(27.10.31) ソニーに復活の兆し ただしまだまだ世界企業とは言えない。
ここにきてソニーの業績回復が明らかになってきた。
2015年上期(4月~9月)の連結営業利益が1849億円、最終損益が1159億円の黒字になったという。ソニーのこのところの業績は全く振るわず毎回赤字だったので、私などはソニーはもはや浮上できないのではなかろうかと思っていた。
ソニーの全盛期は2000年前後のころで、そのころのソニーは今のアップルと同じような誰もがうらやむような高収益企業で、株価も当時は1万3000円を越えていた。
ソニー製品は他のメーカーの同種の製品に比較して相対的に高かったが、それでも消費者はソニー製品を購入して満足していたものだ。
それがほとんど急激といえるような黄昏が訪れたのが2003年の4月で、業績が一気に下降しはじめたのだが、原因はインターネットにつながる画期的製品がでなかったことと、フラットテレビの対応が遅れたことが主な原因である。
このソニーショックで株価が3000円程度まで売り浴びせられ、それ以来ソニーは10年以上も業績低下に苦しんできたことになる。
注)ソニーの業績低下の詳細な原因については以下参照
http://yamazakijirounew.cocolog-nifty.com/blog/2014/11/post-82bc.html
その後のソニーはひたすらリストラばかりをしてきたので、そのうち本当にソニーは消えてしまうのではないかと私は思っていた。
そのソニーが復活の兆しをつかんだのが、イメージセンサーだというから何か部品メーカーになったみたいだが、スマホやカーナビのイメージセンサーでソニー製品が世界の約4割、スマホだけに限れば5割のシェアを持っている。

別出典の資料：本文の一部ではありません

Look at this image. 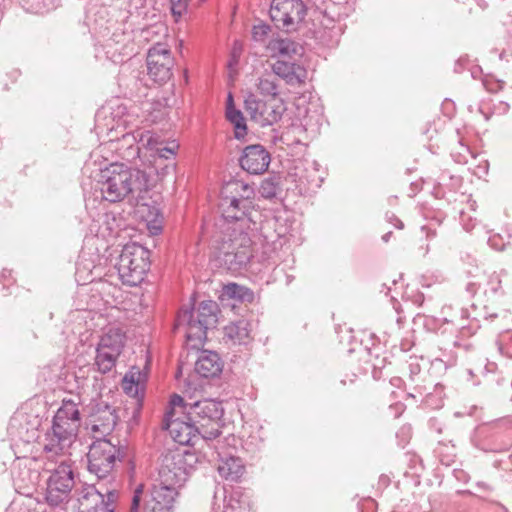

圧倒的にソニー製品の価格力と品質は高く、孝行息子のこの商品でソニーはようやく黒字転換したといえる。
従来ソニーはテレビや携帯部門の赤字に悩んでいたが、テレビ部門も黒字に転換し、残った赤字部門は携帯ぐらいになってきた。
この部門は高級品はアップル、中級品はサムスン、価格の安さでは中国のファーウェイやシャオミがおり、ソニーは赤字経営が続いている。
したがってイメージセンサーで黒字化が図られたといってもまだ油断ができないのだが、それでも携帯さえ立て直すか撤退すれば大幅な収益向上が図られるところまでやってきた。
注)携帯で黒字化することはほとんど不可能ではないかと私は思っているがそのことは前に記載した。
http://yamazakijirounew.cocolog-nifty.com/blog/2015/02/post-8469.html
だが営業利益が半期で1849億円程度ではソニーが復活したとは到底言えない。
なにしろかつてのライバルだったアップルなどは四半期決算の純利益が軽々と1兆円を越しているのだから、ソニーは国際的に見たら並み以下の企業業績だ。
世界企業として誇れるレベルは営業利益で1兆円を越えなければ世界企業とは言えず、日本でこのレベルに達しているのはトヨタと東京三菱BKしかない。
ソニーがようやく黒字転換し、イメージセンサーは圧倒的な国際的シェアだがこれはやはり部品に過ぎない。アップルのアイフォーンのような魅力的な商品はソニーから発売されておらず、未だソニーらしさが見つからない。
イメージセンサーで一息ついている間にアップルのような魅力的製品の開発に成功してもらいたいものだとつくづく思う。